■ **Extracted data entries**:
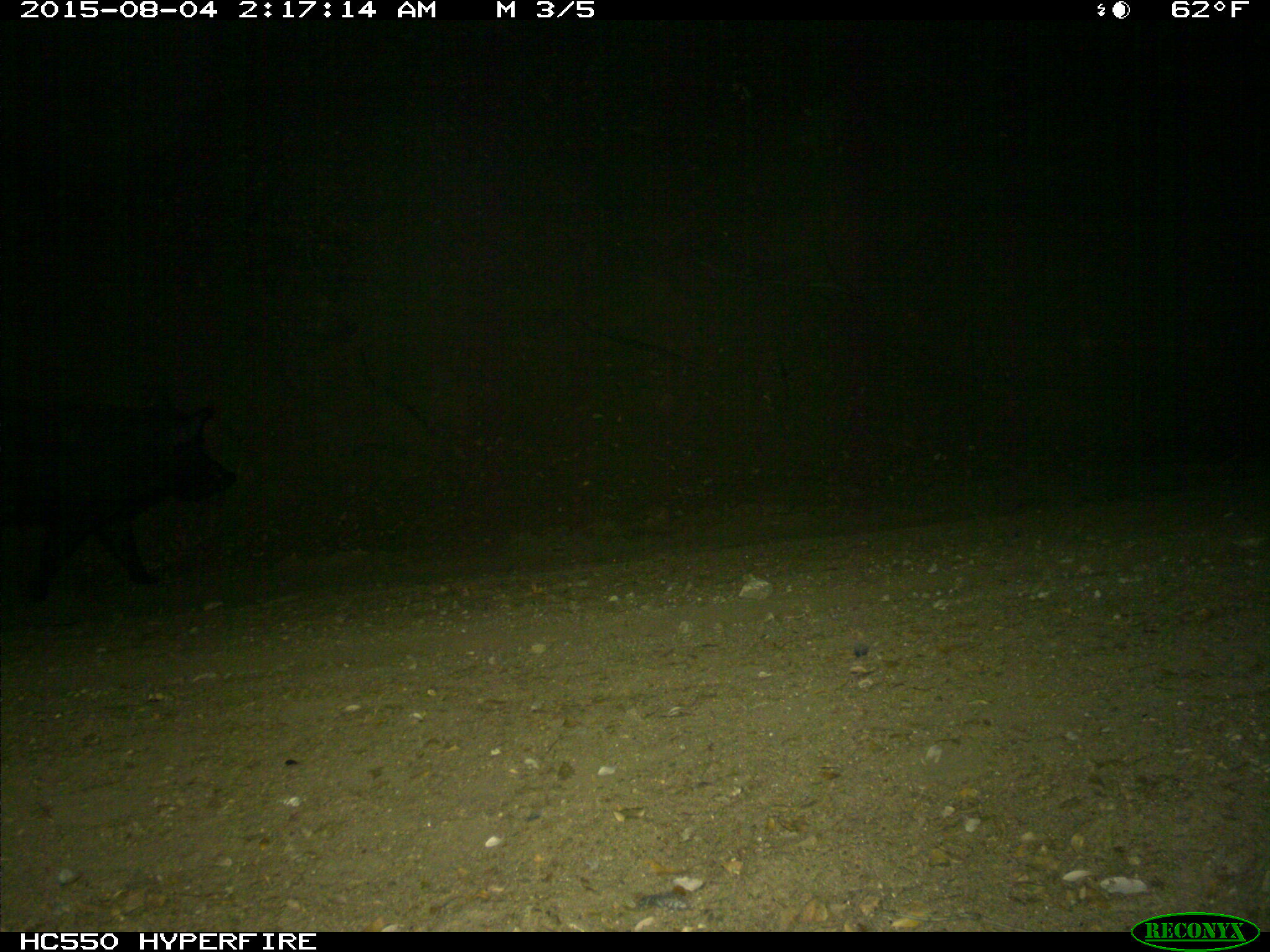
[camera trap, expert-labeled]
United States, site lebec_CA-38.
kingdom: Animalia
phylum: Chordata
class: Mammalia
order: Artiodactyla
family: Suidae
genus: Sus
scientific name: Sus scrofa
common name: wild boar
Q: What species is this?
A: Sus scrofa (wild boar).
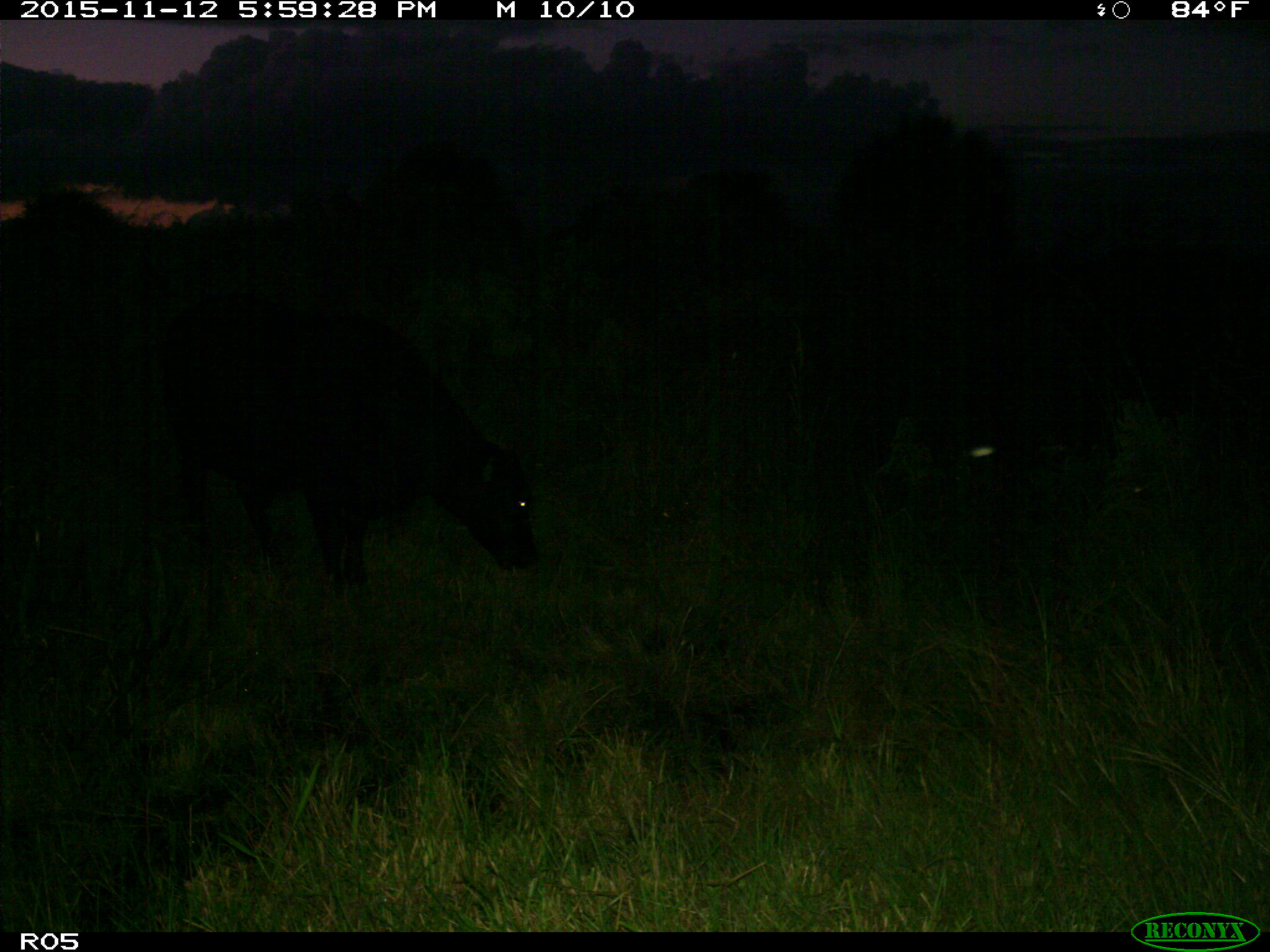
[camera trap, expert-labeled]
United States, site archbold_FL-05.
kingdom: Animalia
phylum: Chordata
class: Mammalia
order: Artiodactyla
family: Bovidae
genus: Bos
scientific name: Bos taurus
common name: domestic cow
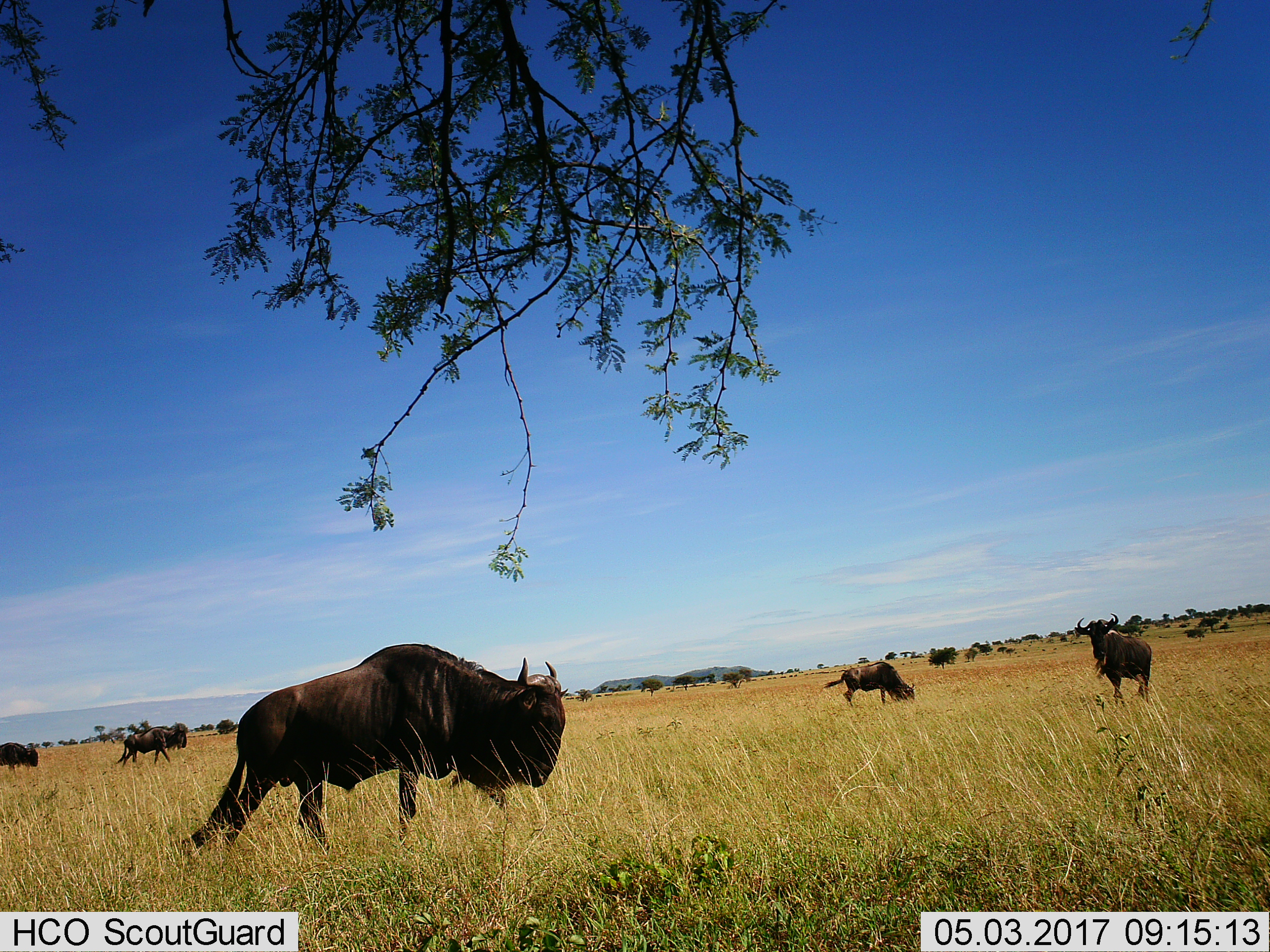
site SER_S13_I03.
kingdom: Animalia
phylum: Chordata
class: Mammalia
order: Artiodactyla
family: Bovidae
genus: Connochaetes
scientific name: Connochaetes taurinus taurinus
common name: blue wildebeest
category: wildebeestblue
Wildebeestblue (blue wildebeest) (Connochaetes taurinus taurinus), count 11-50. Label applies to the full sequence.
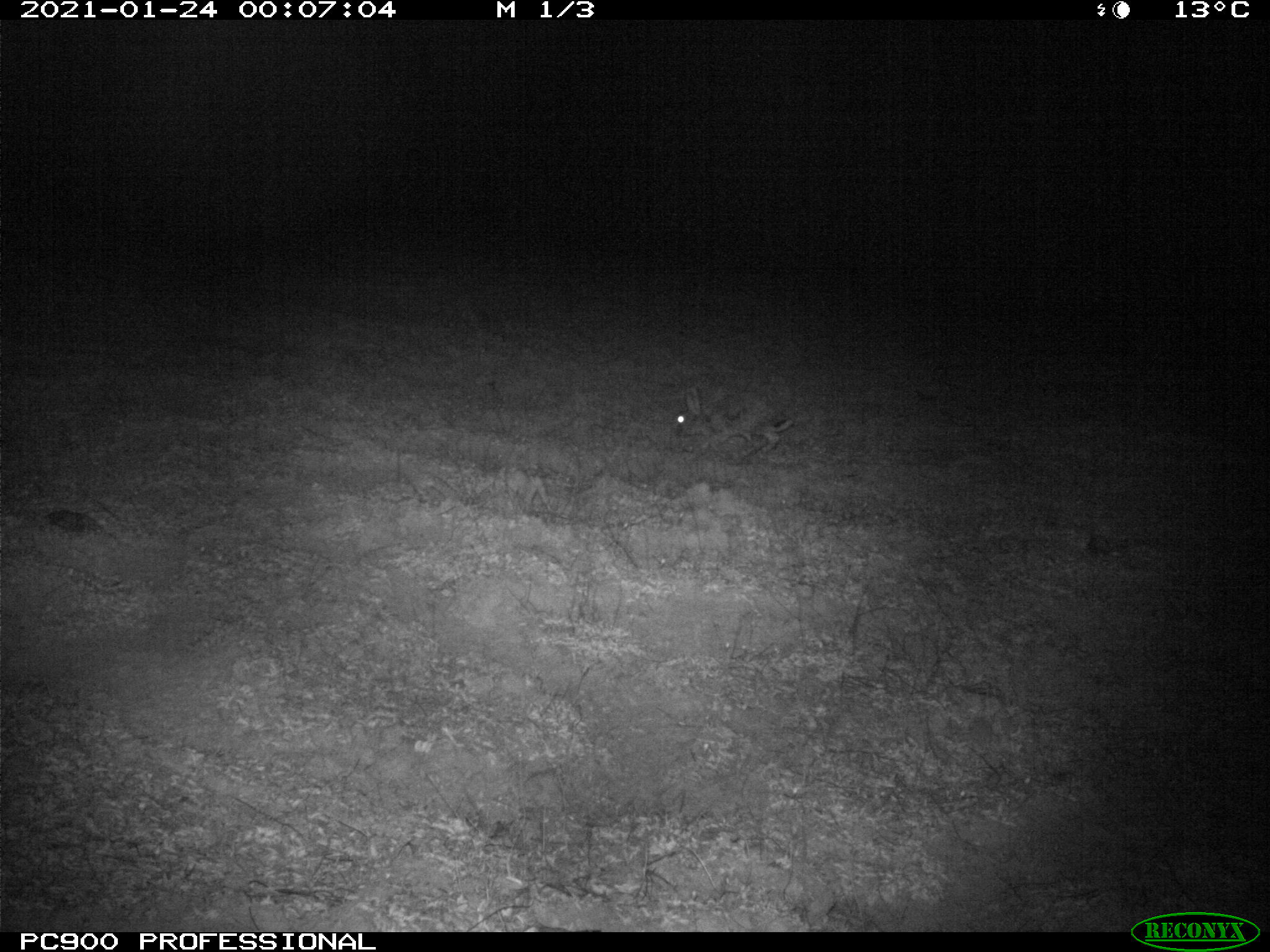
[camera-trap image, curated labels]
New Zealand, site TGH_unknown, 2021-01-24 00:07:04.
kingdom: Animalia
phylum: Chordata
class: Mammalia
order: Lagomorpha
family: Leporidae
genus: Oryctolagus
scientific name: Oryctolagus cuniculus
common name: european rabbit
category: rabbit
Rabbit (european rabbit) (Oryctolagus cuniculus).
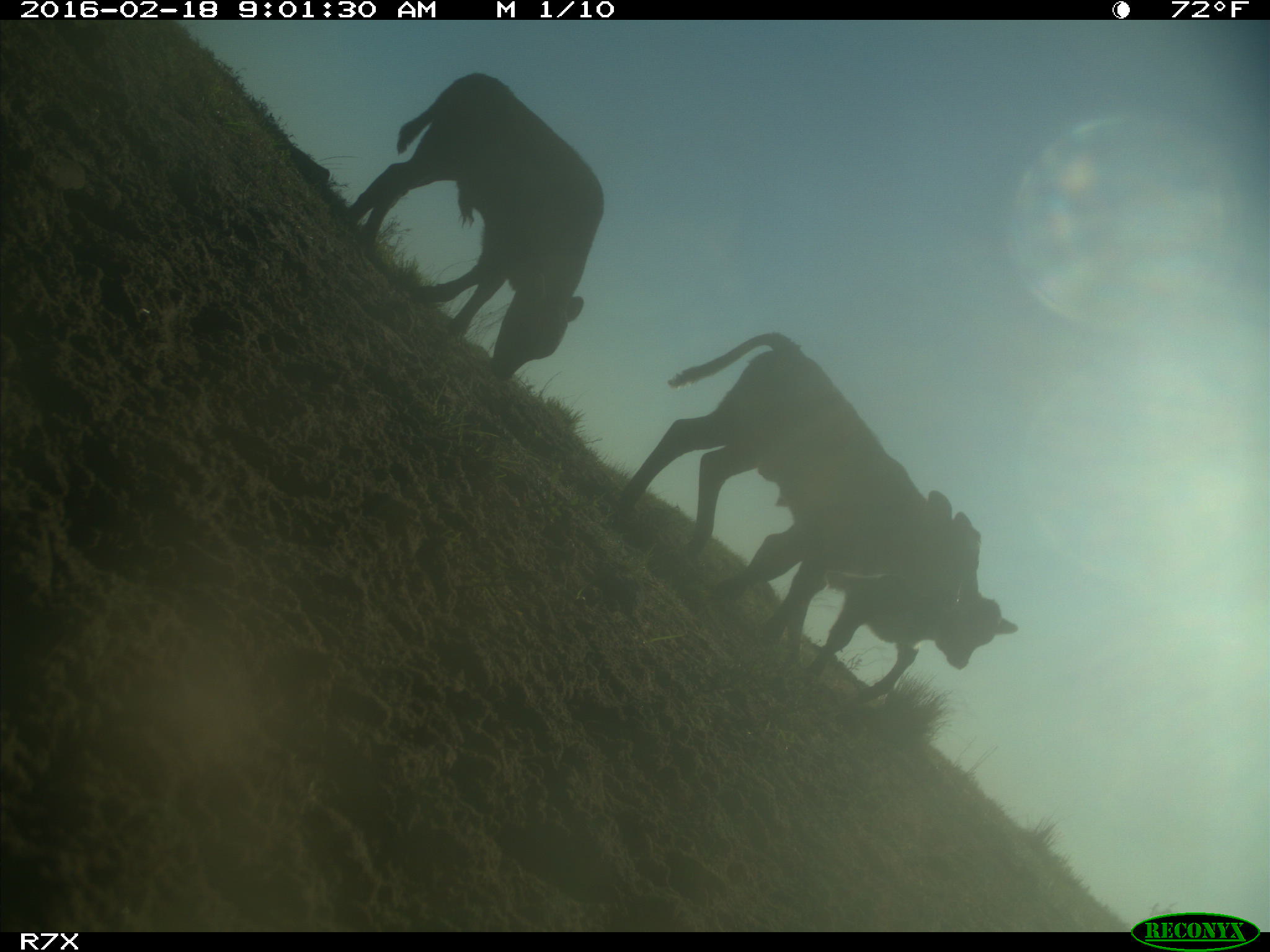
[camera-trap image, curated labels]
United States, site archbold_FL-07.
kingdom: Animalia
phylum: Chordata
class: Mammalia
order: Artiodactyla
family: Bovidae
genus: Bos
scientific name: Bos taurus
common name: domestic cow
Bos taurus (domestic cow).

■ **WHAT IS EXPECTED**:
Your answer must be the lines from the one containing "Q: What species is this?" through the last line of the records, printed exactly with no pictures; please include both ends.

■ **COMPLETED TASK**:
Q: What species is this?
A: Sus scrofa (wild boar).
[camera trap, expert-labeled]
United States, site archbold_FL-05.
kingdom: Animalia
phylum: Chordata
class: Mammalia
order: Artiodactyla
family: Bovidae
genus: Bos
scientific name: Bos taurus
common name: domestic cow
site SER_S13_I03.
kingdom: Animalia
phylum: Chordata
class: Mammalia
order: Artiodactyla
family: Bovidae
genus: Connochaetes
scientific name: Connochaetes taurinus taurinus
common name: blue wildebeest
category: wildebeestblue
Wildebeestblue (blue wildebeest) (Connochaetes taurinus taurinus), count 11-50. Label applies to the full sequence.
[camera-trap image, curated labels]
New Zealand, site TGH_unknown, 2021-01-24 00:07:04.
kingdom: Animalia
phylum: Chordata
class: Mammalia
order: Lagomorpha
family: Leporidae
genus: Oryctolagus
scientific name: Oryctolagus cuniculus
common name: european rabbit
category: rabbit
Rabbit (european rabbit) (Oryctolagus cuniculus).
[camera-trap image, curated labels]
United States, site archbold_FL-07.
kingdom: Animalia
phylum: Chordata
class: Mammalia
order: Artiodactyla
family: Bovidae
genus: Bos
scientific name: Bos taurus
common name: domestic cow
Bos taurus (domestic cow).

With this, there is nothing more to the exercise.